The Idaho Botanical Garden is an unusual place. Its 33 acres were once part of the Idaho State Penitentiary in Boise. This prison’s sandstone walls and guard towers are now part of the garden experience. Some concerts in its summer series and community events are held on Outlaw Field where local sports teams once played the inmates. The prison team was called The Outlaws. This penitentiary was once Idaho’s official prison. Between its opening in 1872 and its closing in 1973, 13,000 prisoners served time here. The mature trees in the Meditation Garden were planted by minimum security prisoners. The location became a botanical garden in the 1980s.

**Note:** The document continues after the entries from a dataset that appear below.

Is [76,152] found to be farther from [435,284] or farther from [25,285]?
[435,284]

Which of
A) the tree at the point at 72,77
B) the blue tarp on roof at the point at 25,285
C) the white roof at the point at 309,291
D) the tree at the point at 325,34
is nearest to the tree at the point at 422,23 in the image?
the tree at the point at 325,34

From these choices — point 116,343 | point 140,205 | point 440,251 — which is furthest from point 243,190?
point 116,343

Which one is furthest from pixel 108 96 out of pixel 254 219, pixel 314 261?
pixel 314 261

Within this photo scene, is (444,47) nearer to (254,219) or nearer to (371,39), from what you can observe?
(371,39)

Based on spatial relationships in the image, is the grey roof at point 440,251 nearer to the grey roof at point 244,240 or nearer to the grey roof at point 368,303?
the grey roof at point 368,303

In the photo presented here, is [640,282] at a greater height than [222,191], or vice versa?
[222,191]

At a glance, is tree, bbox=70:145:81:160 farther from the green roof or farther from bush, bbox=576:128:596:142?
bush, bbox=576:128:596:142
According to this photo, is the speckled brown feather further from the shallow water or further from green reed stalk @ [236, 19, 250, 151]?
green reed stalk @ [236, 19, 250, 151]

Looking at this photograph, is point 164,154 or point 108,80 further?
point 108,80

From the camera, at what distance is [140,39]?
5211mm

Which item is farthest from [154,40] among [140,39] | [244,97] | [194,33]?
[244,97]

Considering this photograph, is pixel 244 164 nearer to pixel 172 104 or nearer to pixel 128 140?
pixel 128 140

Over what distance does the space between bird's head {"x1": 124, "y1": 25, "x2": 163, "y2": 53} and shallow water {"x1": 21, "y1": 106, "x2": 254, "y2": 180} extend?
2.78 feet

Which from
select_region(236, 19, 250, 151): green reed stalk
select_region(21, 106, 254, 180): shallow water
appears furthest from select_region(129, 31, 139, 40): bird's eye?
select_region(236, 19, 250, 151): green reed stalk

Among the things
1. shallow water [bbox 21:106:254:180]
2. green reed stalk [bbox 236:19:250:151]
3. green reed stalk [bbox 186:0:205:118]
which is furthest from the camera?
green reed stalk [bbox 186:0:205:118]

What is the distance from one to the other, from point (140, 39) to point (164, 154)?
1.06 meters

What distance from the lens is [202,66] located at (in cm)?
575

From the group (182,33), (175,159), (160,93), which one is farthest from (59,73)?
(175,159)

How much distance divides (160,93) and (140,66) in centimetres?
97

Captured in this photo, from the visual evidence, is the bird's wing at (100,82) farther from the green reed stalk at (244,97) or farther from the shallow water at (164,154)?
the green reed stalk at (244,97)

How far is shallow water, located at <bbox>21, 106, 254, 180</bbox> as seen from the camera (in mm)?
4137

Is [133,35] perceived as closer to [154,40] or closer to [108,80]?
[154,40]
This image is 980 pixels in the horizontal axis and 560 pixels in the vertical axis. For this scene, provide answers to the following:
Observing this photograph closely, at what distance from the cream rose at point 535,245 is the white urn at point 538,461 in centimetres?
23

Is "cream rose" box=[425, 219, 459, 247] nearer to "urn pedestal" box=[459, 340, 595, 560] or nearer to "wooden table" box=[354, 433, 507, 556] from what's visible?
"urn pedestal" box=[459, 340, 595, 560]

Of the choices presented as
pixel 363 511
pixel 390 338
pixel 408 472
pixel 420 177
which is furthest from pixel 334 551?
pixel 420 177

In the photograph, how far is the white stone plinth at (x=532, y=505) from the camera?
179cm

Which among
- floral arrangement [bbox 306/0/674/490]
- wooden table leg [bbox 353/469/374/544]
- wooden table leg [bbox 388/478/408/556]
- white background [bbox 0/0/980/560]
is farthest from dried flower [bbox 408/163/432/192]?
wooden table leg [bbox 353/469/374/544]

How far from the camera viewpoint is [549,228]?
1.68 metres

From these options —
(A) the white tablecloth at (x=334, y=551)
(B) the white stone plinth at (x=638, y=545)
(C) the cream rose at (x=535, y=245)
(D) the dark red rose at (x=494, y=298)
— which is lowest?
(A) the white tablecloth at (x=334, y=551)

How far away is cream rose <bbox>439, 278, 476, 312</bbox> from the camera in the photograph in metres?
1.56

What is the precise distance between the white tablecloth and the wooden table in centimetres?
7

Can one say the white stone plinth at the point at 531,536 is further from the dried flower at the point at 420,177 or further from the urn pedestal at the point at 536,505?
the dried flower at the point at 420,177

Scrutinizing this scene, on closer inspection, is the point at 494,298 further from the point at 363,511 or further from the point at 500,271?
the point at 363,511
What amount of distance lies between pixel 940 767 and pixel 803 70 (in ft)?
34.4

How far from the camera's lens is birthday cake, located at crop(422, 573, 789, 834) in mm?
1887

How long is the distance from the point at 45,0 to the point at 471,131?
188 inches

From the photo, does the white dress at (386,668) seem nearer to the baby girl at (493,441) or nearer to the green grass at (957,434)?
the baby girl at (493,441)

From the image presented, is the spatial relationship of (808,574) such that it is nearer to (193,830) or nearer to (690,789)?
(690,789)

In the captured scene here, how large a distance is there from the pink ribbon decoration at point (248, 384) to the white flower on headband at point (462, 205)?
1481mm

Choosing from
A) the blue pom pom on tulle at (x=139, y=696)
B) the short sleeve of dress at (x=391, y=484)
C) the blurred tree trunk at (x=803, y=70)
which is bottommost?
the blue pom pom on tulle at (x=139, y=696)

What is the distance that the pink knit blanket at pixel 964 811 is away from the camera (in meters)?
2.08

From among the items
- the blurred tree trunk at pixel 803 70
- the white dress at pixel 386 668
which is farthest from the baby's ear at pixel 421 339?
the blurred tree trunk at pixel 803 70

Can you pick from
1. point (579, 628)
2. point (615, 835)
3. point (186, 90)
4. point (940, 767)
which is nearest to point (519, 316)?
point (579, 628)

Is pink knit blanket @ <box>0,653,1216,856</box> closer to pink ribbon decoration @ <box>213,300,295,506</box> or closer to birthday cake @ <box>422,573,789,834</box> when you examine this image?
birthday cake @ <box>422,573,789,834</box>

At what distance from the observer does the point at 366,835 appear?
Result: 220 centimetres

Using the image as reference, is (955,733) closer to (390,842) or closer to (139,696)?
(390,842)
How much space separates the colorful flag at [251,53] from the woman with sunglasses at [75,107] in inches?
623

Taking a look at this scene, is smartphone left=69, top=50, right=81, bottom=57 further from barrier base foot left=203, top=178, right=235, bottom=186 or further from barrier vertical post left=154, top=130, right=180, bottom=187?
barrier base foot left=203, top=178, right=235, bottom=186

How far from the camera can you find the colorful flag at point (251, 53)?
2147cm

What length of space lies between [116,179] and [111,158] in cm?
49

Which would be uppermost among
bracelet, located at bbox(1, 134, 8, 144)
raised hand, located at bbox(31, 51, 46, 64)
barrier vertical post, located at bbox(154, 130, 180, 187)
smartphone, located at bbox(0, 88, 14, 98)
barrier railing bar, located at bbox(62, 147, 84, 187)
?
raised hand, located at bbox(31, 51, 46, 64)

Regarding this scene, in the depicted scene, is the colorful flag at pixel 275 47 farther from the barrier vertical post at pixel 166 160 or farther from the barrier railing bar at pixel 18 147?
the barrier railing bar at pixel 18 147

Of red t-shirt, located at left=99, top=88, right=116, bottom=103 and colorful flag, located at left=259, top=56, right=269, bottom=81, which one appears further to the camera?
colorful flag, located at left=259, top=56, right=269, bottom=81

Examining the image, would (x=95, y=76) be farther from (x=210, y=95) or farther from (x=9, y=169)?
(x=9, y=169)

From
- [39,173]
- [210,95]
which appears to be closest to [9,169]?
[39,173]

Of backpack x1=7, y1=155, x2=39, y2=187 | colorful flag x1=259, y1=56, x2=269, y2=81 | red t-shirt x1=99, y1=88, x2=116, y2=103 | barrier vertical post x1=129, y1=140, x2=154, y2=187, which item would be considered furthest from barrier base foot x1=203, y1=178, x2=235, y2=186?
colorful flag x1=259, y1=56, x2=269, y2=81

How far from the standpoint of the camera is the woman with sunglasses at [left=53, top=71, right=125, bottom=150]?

Some aspects of this almost urban botanical garden are traditional. Despite its somewhat inhospitable location in the Boise foothills,The Idaho Botanical Garden contains an English Garden designed by a British landscape architect, a Rose Garden, sculptures, many activities for children, etc. Its non-traditional aspects that will be of interest to visitors from others places include an Idaho Native Plant Garden and a Firewise Garden featuring flammable grasses, shrubs, and trees in a place close to potential forest fires. Firewise offers plant lovers alternative plants that won’t combust. Another interesting focus here is on Idaho’s carnivorous plants that will both enchant and horrify children.
My favorite area was the Western Waterwise Garden. It’s in the Lewis and Clark Native Plant Garden. All the species here originated in western states, and 2/3 of them were either collected or described by Meriwether Lewis and William Clark on their early 19th century expedition that included this area. Their diaries noted 178 plants not known to science previously. There’s an impressive list of them on Wikipedia. One is called Fire-on-the-mountain. Thomas Jefferson instructed Lewis and Clark to pay special attention to blooming plants they hadn’t seen before and consider their commercial value. This botanical garden offers examples of the plants they catalogued.
There’s a ‘what’s blooming’ list that’s updated regularly. When we were there it held the names of fairly common plants like lavender and hollyhocks. There was also some information about this botanical garden’s nationally known collection of Western Penstemon plants that are especially popular with pollinators. I was not familiar with this plant. Ruth, the family horticulturist, found a favorite too, a very unusual blooming petunia that she is trying to find and grow.